More recently, some scientists have been advocating for the creation of a new epoch: the Anthropocene. The term was coined by Nobel laureate Paul Crutzen in the early 2000s and is derived from the Greek ‘anthropo’ for human, and ‘cene’ for new. Scientists argue that humans have had such an impact on the earth – the 6th mass extinction, the development of atomic technologies, and the advent of global climate change – that we need a new epoch after the Holocene. This would be the first new epoch boundary to occur while humans have been on planet earth. It would effectively add a third epoch to the Quaternary period.
The debate doesn’t really center around which epoch we are currently in, but more so on the existence of the Anthropocene, and our ability to distinguish it. While the effects on the natural world by human activity in the last ~150 years are undeniable, experts are more skeptical on the geological record. “When you start naming geologic-time terms, you need to define what exactly the boundary is, where it appears in the rock strata,” says stratigrapher Whitney Autin of the SUNY College of Brockport. This boundary could possibly be defined by the presence of radioactive particles in the soil around the world, a ubiquitous phenomena observed after events World War Two and the Chernobyl Nuclear Disaster.

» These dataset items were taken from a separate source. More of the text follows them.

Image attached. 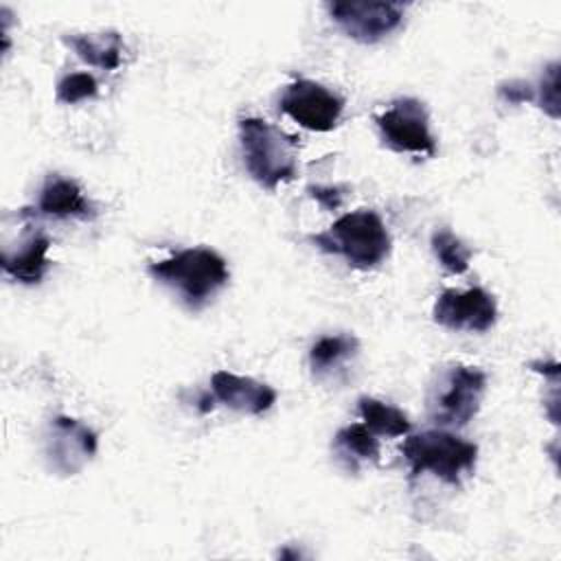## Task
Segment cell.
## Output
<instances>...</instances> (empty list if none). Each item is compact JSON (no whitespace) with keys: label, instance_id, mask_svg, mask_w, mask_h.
I'll use <instances>...</instances> for the list:
<instances>
[{"label":"cell","instance_id":"1","mask_svg":"<svg viewBox=\"0 0 561 561\" xmlns=\"http://www.w3.org/2000/svg\"><path fill=\"white\" fill-rule=\"evenodd\" d=\"M149 276L173 289L188 309H202L230 280L226 259L210 248H186L149 263Z\"/></svg>","mask_w":561,"mask_h":561},{"label":"cell","instance_id":"2","mask_svg":"<svg viewBox=\"0 0 561 561\" xmlns=\"http://www.w3.org/2000/svg\"><path fill=\"white\" fill-rule=\"evenodd\" d=\"M311 243L327 254L342 256L355 270H373L381 265L392 250V239L383 219L368 208L337 217L329 230L311 234Z\"/></svg>","mask_w":561,"mask_h":561},{"label":"cell","instance_id":"3","mask_svg":"<svg viewBox=\"0 0 561 561\" xmlns=\"http://www.w3.org/2000/svg\"><path fill=\"white\" fill-rule=\"evenodd\" d=\"M239 147L245 171L267 191L291 182L298 173L296 140L265 118L245 116L239 121Z\"/></svg>","mask_w":561,"mask_h":561},{"label":"cell","instance_id":"4","mask_svg":"<svg viewBox=\"0 0 561 561\" xmlns=\"http://www.w3.org/2000/svg\"><path fill=\"white\" fill-rule=\"evenodd\" d=\"M401 454L412 476L432 473L445 484L460 486L476 471L478 445L447 430L412 434L401 443Z\"/></svg>","mask_w":561,"mask_h":561},{"label":"cell","instance_id":"5","mask_svg":"<svg viewBox=\"0 0 561 561\" xmlns=\"http://www.w3.org/2000/svg\"><path fill=\"white\" fill-rule=\"evenodd\" d=\"M486 392V373L478 366H449L430 394V416L438 425L462 427L480 410Z\"/></svg>","mask_w":561,"mask_h":561},{"label":"cell","instance_id":"6","mask_svg":"<svg viewBox=\"0 0 561 561\" xmlns=\"http://www.w3.org/2000/svg\"><path fill=\"white\" fill-rule=\"evenodd\" d=\"M381 142L397 153L436 156V138L430 129L427 107L412 96H401L375 116Z\"/></svg>","mask_w":561,"mask_h":561},{"label":"cell","instance_id":"7","mask_svg":"<svg viewBox=\"0 0 561 561\" xmlns=\"http://www.w3.org/2000/svg\"><path fill=\"white\" fill-rule=\"evenodd\" d=\"M331 20L355 42L377 44L392 35L405 18L401 2L370 0H335L327 4Z\"/></svg>","mask_w":561,"mask_h":561},{"label":"cell","instance_id":"8","mask_svg":"<svg viewBox=\"0 0 561 561\" xmlns=\"http://www.w3.org/2000/svg\"><path fill=\"white\" fill-rule=\"evenodd\" d=\"M278 105L291 121L311 131H331L344 112V99L313 79L289 83Z\"/></svg>","mask_w":561,"mask_h":561},{"label":"cell","instance_id":"9","mask_svg":"<svg viewBox=\"0 0 561 561\" xmlns=\"http://www.w3.org/2000/svg\"><path fill=\"white\" fill-rule=\"evenodd\" d=\"M432 318L436 324L451 331L484 333L497 320V302L493 294L482 287H469L465 291L445 289L434 302Z\"/></svg>","mask_w":561,"mask_h":561},{"label":"cell","instance_id":"10","mask_svg":"<svg viewBox=\"0 0 561 561\" xmlns=\"http://www.w3.org/2000/svg\"><path fill=\"white\" fill-rule=\"evenodd\" d=\"M99 449L96 434L79 419L59 414L50 421L46 434V458L50 469L61 476L81 471Z\"/></svg>","mask_w":561,"mask_h":561},{"label":"cell","instance_id":"11","mask_svg":"<svg viewBox=\"0 0 561 561\" xmlns=\"http://www.w3.org/2000/svg\"><path fill=\"white\" fill-rule=\"evenodd\" d=\"M210 390L221 405L241 414L259 416L276 403V390L270 383L228 370H217L210 377Z\"/></svg>","mask_w":561,"mask_h":561},{"label":"cell","instance_id":"12","mask_svg":"<svg viewBox=\"0 0 561 561\" xmlns=\"http://www.w3.org/2000/svg\"><path fill=\"white\" fill-rule=\"evenodd\" d=\"M35 213L53 219H81L90 221L96 217L92 202L72 178L50 175L39 188Z\"/></svg>","mask_w":561,"mask_h":561},{"label":"cell","instance_id":"13","mask_svg":"<svg viewBox=\"0 0 561 561\" xmlns=\"http://www.w3.org/2000/svg\"><path fill=\"white\" fill-rule=\"evenodd\" d=\"M48 248H50V237L46 232L42 230L26 232L15 248L4 245L2 272L22 285H37L50 267Z\"/></svg>","mask_w":561,"mask_h":561},{"label":"cell","instance_id":"14","mask_svg":"<svg viewBox=\"0 0 561 561\" xmlns=\"http://www.w3.org/2000/svg\"><path fill=\"white\" fill-rule=\"evenodd\" d=\"M64 42L88 66H94L101 70H116L123 61V37L118 31L68 33L64 35Z\"/></svg>","mask_w":561,"mask_h":561},{"label":"cell","instance_id":"15","mask_svg":"<svg viewBox=\"0 0 561 561\" xmlns=\"http://www.w3.org/2000/svg\"><path fill=\"white\" fill-rule=\"evenodd\" d=\"M333 451L346 465V469L357 471L362 462L379 460V438L364 423H351L337 430Z\"/></svg>","mask_w":561,"mask_h":561},{"label":"cell","instance_id":"16","mask_svg":"<svg viewBox=\"0 0 561 561\" xmlns=\"http://www.w3.org/2000/svg\"><path fill=\"white\" fill-rule=\"evenodd\" d=\"M359 351V342L355 335L335 333L318 337L309 348V366L316 377L329 375L337 370L342 364L353 359Z\"/></svg>","mask_w":561,"mask_h":561},{"label":"cell","instance_id":"17","mask_svg":"<svg viewBox=\"0 0 561 561\" xmlns=\"http://www.w3.org/2000/svg\"><path fill=\"white\" fill-rule=\"evenodd\" d=\"M357 410H359V416H362L364 425L375 436L397 438V436H408L410 430H412V423L408 421V416L399 408H394L390 403H383L379 399L359 397Z\"/></svg>","mask_w":561,"mask_h":561},{"label":"cell","instance_id":"18","mask_svg":"<svg viewBox=\"0 0 561 561\" xmlns=\"http://www.w3.org/2000/svg\"><path fill=\"white\" fill-rule=\"evenodd\" d=\"M432 252L436 256V261L451 274H465L469 270V261H471V250L447 228L436 230L432 234Z\"/></svg>","mask_w":561,"mask_h":561},{"label":"cell","instance_id":"19","mask_svg":"<svg viewBox=\"0 0 561 561\" xmlns=\"http://www.w3.org/2000/svg\"><path fill=\"white\" fill-rule=\"evenodd\" d=\"M99 94V83L92 75L88 72H70L59 79L55 88V96L59 103L75 105L85 99H94Z\"/></svg>","mask_w":561,"mask_h":561},{"label":"cell","instance_id":"20","mask_svg":"<svg viewBox=\"0 0 561 561\" xmlns=\"http://www.w3.org/2000/svg\"><path fill=\"white\" fill-rule=\"evenodd\" d=\"M535 90L537 107H541L550 118H559V61H552L543 68V75L539 77Z\"/></svg>","mask_w":561,"mask_h":561},{"label":"cell","instance_id":"21","mask_svg":"<svg viewBox=\"0 0 561 561\" xmlns=\"http://www.w3.org/2000/svg\"><path fill=\"white\" fill-rule=\"evenodd\" d=\"M497 96L508 105H519L526 101H535V90L526 81H506L497 85Z\"/></svg>","mask_w":561,"mask_h":561},{"label":"cell","instance_id":"22","mask_svg":"<svg viewBox=\"0 0 561 561\" xmlns=\"http://www.w3.org/2000/svg\"><path fill=\"white\" fill-rule=\"evenodd\" d=\"M307 193L324 208V210H337L342 206V193L337 186H309Z\"/></svg>","mask_w":561,"mask_h":561}]
</instances>
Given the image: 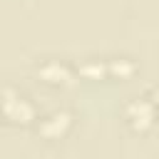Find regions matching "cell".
Instances as JSON below:
<instances>
[{
  "instance_id": "obj_1",
  "label": "cell",
  "mask_w": 159,
  "mask_h": 159,
  "mask_svg": "<svg viewBox=\"0 0 159 159\" xmlns=\"http://www.w3.org/2000/svg\"><path fill=\"white\" fill-rule=\"evenodd\" d=\"M50 124L62 129V127L67 124V114H55V117H50ZM45 132H47V134H55V129H50V127H45Z\"/></svg>"
}]
</instances>
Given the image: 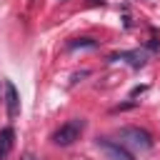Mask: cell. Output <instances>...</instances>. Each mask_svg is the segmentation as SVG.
<instances>
[{"label":"cell","mask_w":160,"mask_h":160,"mask_svg":"<svg viewBox=\"0 0 160 160\" xmlns=\"http://www.w3.org/2000/svg\"><path fill=\"white\" fill-rule=\"evenodd\" d=\"M148 48L158 52V50H160V40H158V38H150V42H148Z\"/></svg>","instance_id":"obj_10"},{"label":"cell","mask_w":160,"mask_h":160,"mask_svg":"<svg viewBox=\"0 0 160 160\" xmlns=\"http://www.w3.org/2000/svg\"><path fill=\"white\" fill-rule=\"evenodd\" d=\"M78 48H98V40L92 38H75L68 42V50H78Z\"/></svg>","instance_id":"obj_7"},{"label":"cell","mask_w":160,"mask_h":160,"mask_svg":"<svg viewBox=\"0 0 160 160\" xmlns=\"http://www.w3.org/2000/svg\"><path fill=\"white\" fill-rule=\"evenodd\" d=\"M12 140H15V130L12 128H2L0 130V160H5L12 150Z\"/></svg>","instance_id":"obj_6"},{"label":"cell","mask_w":160,"mask_h":160,"mask_svg":"<svg viewBox=\"0 0 160 160\" xmlns=\"http://www.w3.org/2000/svg\"><path fill=\"white\" fill-rule=\"evenodd\" d=\"M118 138H120V145L132 148V150H140V152H145V150L152 148V135L148 130H142V128H135V125L120 128L118 130Z\"/></svg>","instance_id":"obj_1"},{"label":"cell","mask_w":160,"mask_h":160,"mask_svg":"<svg viewBox=\"0 0 160 160\" xmlns=\"http://www.w3.org/2000/svg\"><path fill=\"white\" fill-rule=\"evenodd\" d=\"M20 160H38V158H35V155H22Z\"/></svg>","instance_id":"obj_11"},{"label":"cell","mask_w":160,"mask_h":160,"mask_svg":"<svg viewBox=\"0 0 160 160\" xmlns=\"http://www.w3.org/2000/svg\"><path fill=\"white\" fill-rule=\"evenodd\" d=\"M60 2H65V0H60Z\"/></svg>","instance_id":"obj_12"},{"label":"cell","mask_w":160,"mask_h":160,"mask_svg":"<svg viewBox=\"0 0 160 160\" xmlns=\"http://www.w3.org/2000/svg\"><path fill=\"white\" fill-rule=\"evenodd\" d=\"M135 105H138L135 100H130V102H120V105L112 108V112H122V110H130V108H135Z\"/></svg>","instance_id":"obj_8"},{"label":"cell","mask_w":160,"mask_h":160,"mask_svg":"<svg viewBox=\"0 0 160 160\" xmlns=\"http://www.w3.org/2000/svg\"><path fill=\"white\" fill-rule=\"evenodd\" d=\"M145 90H148V85H135V88L130 90V98H135V95H142Z\"/></svg>","instance_id":"obj_9"},{"label":"cell","mask_w":160,"mask_h":160,"mask_svg":"<svg viewBox=\"0 0 160 160\" xmlns=\"http://www.w3.org/2000/svg\"><path fill=\"white\" fill-rule=\"evenodd\" d=\"M95 145L105 152V158H108V160H135V158H132V152H130L125 145H120L118 140H110V138H98V140H95Z\"/></svg>","instance_id":"obj_3"},{"label":"cell","mask_w":160,"mask_h":160,"mask_svg":"<svg viewBox=\"0 0 160 160\" xmlns=\"http://www.w3.org/2000/svg\"><path fill=\"white\" fill-rule=\"evenodd\" d=\"M110 62H115V60H125L130 68H142L145 62H148V55L142 52V50H120V52H115V55H110L108 58Z\"/></svg>","instance_id":"obj_4"},{"label":"cell","mask_w":160,"mask_h":160,"mask_svg":"<svg viewBox=\"0 0 160 160\" xmlns=\"http://www.w3.org/2000/svg\"><path fill=\"white\" fill-rule=\"evenodd\" d=\"M5 110H8V118L20 115V95H18V90L10 80L5 82Z\"/></svg>","instance_id":"obj_5"},{"label":"cell","mask_w":160,"mask_h":160,"mask_svg":"<svg viewBox=\"0 0 160 160\" xmlns=\"http://www.w3.org/2000/svg\"><path fill=\"white\" fill-rule=\"evenodd\" d=\"M85 120L82 118H72V120H68L65 125H60L58 130H55V135H52V142L55 145H60V148H68V145H72L75 140H80V135H82V130H85Z\"/></svg>","instance_id":"obj_2"}]
</instances>
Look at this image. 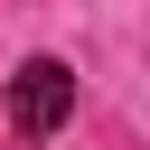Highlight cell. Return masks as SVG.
Wrapping results in <instances>:
<instances>
[{
    "label": "cell",
    "instance_id": "6da1fadb",
    "mask_svg": "<svg viewBox=\"0 0 150 150\" xmlns=\"http://www.w3.org/2000/svg\"><path fill=\"white\" fill-rule=\"evenodd\" d=\"M75 122V66L66 56H28L19 75H9V131L19 141H47V131H66Z\"/></svg>",
    "mask_w": 150,
    "mask_h": 150
}]
</instances>
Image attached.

Defining the Anthropocene and cementing human activity into the geological record may also help send a message to the public. “[It] will be another strong reminder to the general public that we are now having undeniable impacts on the environment at the scale of the planet as a whole, so much so that a new geological epoch has begun” says Will Steffen, who heads Australia National University’s Climate Change Institute.
Regardless of what the scientific consensus ends up being, one fact is strikingly obvious: humans are altering planet earth. Consider taking action to support organizations that fight against global climate change and the effects it will have on all of us.